> [GIVEN EXERCISE]
Rewrite all the entries below, switching every "blurred crowd" to "stadium crowd" and leaving everything else unchanged. Leave the pictures out.

--- DATASET ---

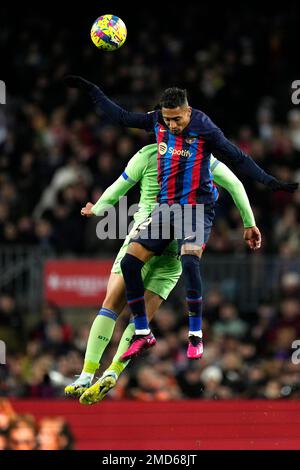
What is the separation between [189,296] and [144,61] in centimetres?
1150

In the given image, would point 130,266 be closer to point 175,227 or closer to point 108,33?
point 175,227

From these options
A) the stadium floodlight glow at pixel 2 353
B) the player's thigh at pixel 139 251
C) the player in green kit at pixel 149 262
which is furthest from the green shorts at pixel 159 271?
the stadium floodlight glow at pixel 2 353

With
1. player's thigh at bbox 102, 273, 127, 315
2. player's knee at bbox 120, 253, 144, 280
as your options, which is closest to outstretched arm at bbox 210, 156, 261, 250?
player's knee at bbox 120, 253, 144, 280

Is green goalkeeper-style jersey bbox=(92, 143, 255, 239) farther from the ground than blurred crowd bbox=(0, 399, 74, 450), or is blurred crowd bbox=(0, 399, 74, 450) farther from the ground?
green goalkeeper-style jersey bbox=(92, 143, 255, 239)

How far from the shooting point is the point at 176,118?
11242mm

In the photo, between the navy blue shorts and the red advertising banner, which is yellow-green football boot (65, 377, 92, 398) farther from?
the red advertising banner

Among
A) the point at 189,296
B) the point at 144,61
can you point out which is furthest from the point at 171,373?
the point at 144,61

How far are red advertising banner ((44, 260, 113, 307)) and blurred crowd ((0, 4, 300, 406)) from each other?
0.38 m

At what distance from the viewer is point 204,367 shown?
16297mm

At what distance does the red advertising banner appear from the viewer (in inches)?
713

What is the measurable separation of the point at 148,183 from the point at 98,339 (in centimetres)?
154

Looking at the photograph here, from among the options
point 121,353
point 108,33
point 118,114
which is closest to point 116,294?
point 121,353

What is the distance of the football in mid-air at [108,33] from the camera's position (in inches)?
455

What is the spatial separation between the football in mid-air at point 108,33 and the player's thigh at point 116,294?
215cm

---

> [SOLUTION TO THE PROBLEM]
What is the separation between [189,296] and [144,61] in centimetres?
1150

In the given image, would point 130,266 be closer to point 175,227 or closer to point 108,33?
point 175,227

From these options
A) the stadium floodlight glow at pixel 2 353
B) the player's thigh at pixel 139 251
C) the player in green kit at pixel 149 262
which is furthest from the green shorts at pixel 159 271?
the stadium floodlight glow at pixel 2 353

With
1. player's thigh at bbox 102, 273, 127, 315
2. player's knee at bbox 120, 253, 144, 280
as your options, which is closest to outstretched arm at bbox 210, 156, 261, 250?
player's knee at bbox 120, 253, 144, 280

Is green goalkeeper-style jersey bbox=(92, 143, 255, 239) farther from the ground than stadium crowd bbox=(0, 399, 74, 450), or is stadium crowd bbox=(0, 399, 74, 450) farther from the ground?
green goalkeeper-style jersey bbox=(92, 143, 255, 239)

How far from the shooting point is the point at 176,118?
11242mm

In the photo, between the navy blue shorts and the red advertising banner, which is yellow-green football boot (65, 377, 92, 398) farther from?
the red advertising banner

Among
A) the point at 189,296
B) the point at 144,61
can you point out which is furthest from the point at 171,373?
the point at 144,61

How far are red advertising banner ((44, 260, 113, 307)) and stadium crowd ((0, 4, 300, 406)) from each other?
0.38 m

At what distance from the viewer is point 204,367 shown?
16297mm

At what distance does the red advertising banner appear from the viewer (in inches)?
713

What is the measurable separation of the point at 148,183 from the point at 98,339 (in centimetres)?
154

Looking at the photograph here, from among the options
point 121,353
point 108,33
point 118,114
which is closest to point 116,294?
point 121,353

What is the distance of the football in mid-air at [108,33] from the camera's position (in inches)?
455

What is the spatial separation between the football in mid-air at point 108,33 and the player's thigh at point 116,294?
215cm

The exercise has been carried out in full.